1' di lettura

La Corte d’Appello di Milano riconosce per la prima volta la 'stepchild adoption' per una coppia omosessuale. I giudici ordinano la trascrizione dell’atto col quale la coniuge della mamma biologica ha adottato la bimba nata in Spagna da fecondazione eterologa

E' valido anche in Italia il provvedimento con cui una donna ha adottato in Spagna la figlia della sua compagna, nata con fecondazione eterologa. Lo ha stabilito la Corte d'Appello di Milano, ordinando la trascrizione dell'atto, con una sentenza 'innovativa' che per la prima volta riconosce pienamente la cosiddetta 'stepchild adoption' per una coppia omosessuale.

 

Le reazioni - Una decisione, quella dei giudici milanesi, che è stata accolta con soddisfazione dall'Arcigay, da Famiglie Arcobaleno e dal senatore del Pd Sergio Lo Giudice, il quale ha affermato che "mentre la politica si avvita su se stessa in discussioni ideologiche", un tribunale "svela come sia perfettamente coerente col nostro ordinamento giuridico un'adozione piena da parte di due genitori dello stesso sesso". Per il deputato di Forza Italia Luca Squeri, invece, "è inutile che in Parlamento si discuta di unioni civili e 'stepchild adoption' se i giudici scavalcano e si sostituiscono al legislatore".

 


L'interesse superiore del minore - Il collegio della sezione Minori e Famiglia della Corte d'Appello (presidente Bianca La Monica, estensore Maria Cristina Canziani) chiarisce, dal canto suo, nelle motivazioni, richiamandosi alla normativa italiana ed europea, che non è "contrario all'ordine pubblico un provvedimento straniero che abbia statuito un rapporto di adozione piena tra una persona non coniugata e il figlio riconosciuto del partner, anche dello stesso sesso". E ciò perché, in primo luogo, va valutato "l'interesse superiore del minore al mantenimento della vita familiare".

 

L'iter giudiziario - Le due donne italiane hanno iniziato una relazione nel '99 e nel 2003 una delle due, attraverso una fecondazione eterologa, ha partorito una bimba. Dopo aver convissuto alle Canarie, assieme alla piccola, si sono sposate in Spagna con matrimonio civile nel 2009 e nel 2010, come consente la legge spagnola, la "coniuge della madre biologica" ha adottato la bimba. Due anni fa, però, le due donne hanno divorziato nel Paese iberico. E sempre nel 2013, poi, la donna adottante si è rivolta al Tribunale per i Minorenni di Milano "chiedendo il riconoscimento agli effetti civili interni dell'ordinanza di adozione spagnola della figlia", ma i giudici nel 2014 hanno respinto l'istanza. Da qui il ricorso in appello.

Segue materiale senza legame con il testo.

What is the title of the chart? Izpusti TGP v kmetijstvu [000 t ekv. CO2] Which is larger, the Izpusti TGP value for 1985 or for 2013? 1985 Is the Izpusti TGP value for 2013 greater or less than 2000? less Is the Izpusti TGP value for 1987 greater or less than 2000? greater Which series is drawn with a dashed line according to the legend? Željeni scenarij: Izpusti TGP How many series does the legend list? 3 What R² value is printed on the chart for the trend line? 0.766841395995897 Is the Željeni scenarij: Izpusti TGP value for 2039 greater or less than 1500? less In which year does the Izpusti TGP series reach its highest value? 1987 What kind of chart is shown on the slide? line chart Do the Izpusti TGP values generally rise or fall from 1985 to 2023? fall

I giudici di secondo grado, in prima battuta, hanno respinto altre domande presentate dalla donna, come "il riconoscimento e la trascrizione dell'atto di matrimonio contratto in Spagna", e  "della sentenza di divorzio". Il collegio, però, ha dichiarato l'efficacia dell'ordinanza spagnola sull'adozione, ordinando la trascrizione anche in Italia. E di conseguenza ha riconosciuto come valido anche "l'accordo regolatore" riguardante "le condizioni relative alla responsabilità genitoriale nei confronti della figlia", che oggi ha 12 anni. Per i giudici, infatti, va tenuto conto che la bambina "ha vissuto con entrambe sin dalla nascita, per quasi dieci anni (...) che da loro è stata allevata, curata e mantenuta e che con loro ha evidentemente costruito stabili e forti relazioni affettive ed educative".

 

La bimba ha diritto di godere dell'apporto materiale e affettivo genitoriale - Alla bimba, dunque, va riconosciuto, come scrive la Corte, il "diritto fondamentale di continuare a godere dell'apporto materiale e affettivo delle due persone che da molti anni si sono assunte la responsabilità genitoriale nel suo interesse". E se la madre adottiva deve avere "tutti i doveri e i diritti che derivano dalla filiazione naturale", la piccola, concludono i giudici, "può godere, con sicuro vantaggio, del sostegno materiale non solo della madre adottiva, ma anche dei parenti della stessa".